Of course, you are right, and IM looking at my student loan discharge stmt to see, for certain, if those are all sc.  Of course we know social security decisions are that way..if social security awards on sc conditions only, then its a done deal.  

The board specifically limited consideration of TDIU to prior to March 2006, and I say that is a failure to consider all the evidence.  They posit that I cant get TDIU and 100% simultaneously.  While that may be true, its also true that doctors statements AFTER 2006 can/do apply to conditions prior to 2006.  In other words a doc can opine retroactively that a condition occurred before then, so I think this limitiation is a post hoc rationalization for a denial...that they would have to consider evidence also after 2006 that applies eariler.   There is no good reason for the board to "decide" to limit my benefits to prior to 2006, without at least explaining why they did so for appealate review.  
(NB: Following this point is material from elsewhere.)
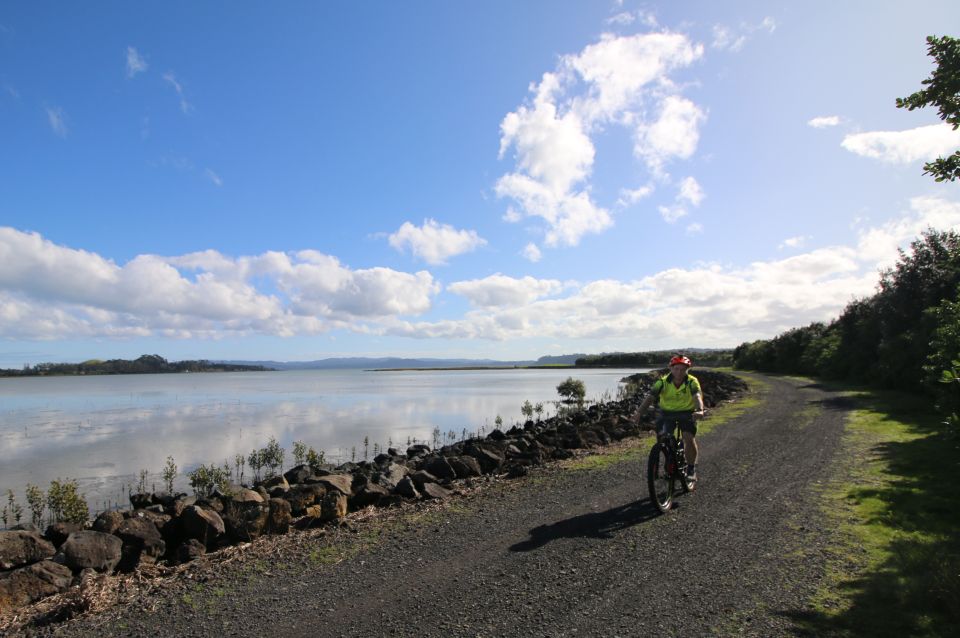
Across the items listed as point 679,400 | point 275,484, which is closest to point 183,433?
point 275,484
This limitiation conflicts with the Boards duty to consider ALL the evidence, when they specifilly rejected anything after 2006.  

If the board would have stated something like there was no evidence after 2006 that demonstrates entitlement to Tdiu before 2006, they could have gotten away with it, but not giving a reasons and bases almost always effects a remand.   Im not looking for (another) remand, of course, I am looking for a reversal.  I need to argue why a reversal is indicated, because still another remand is just a round trip ticket to the hamster roller coaster.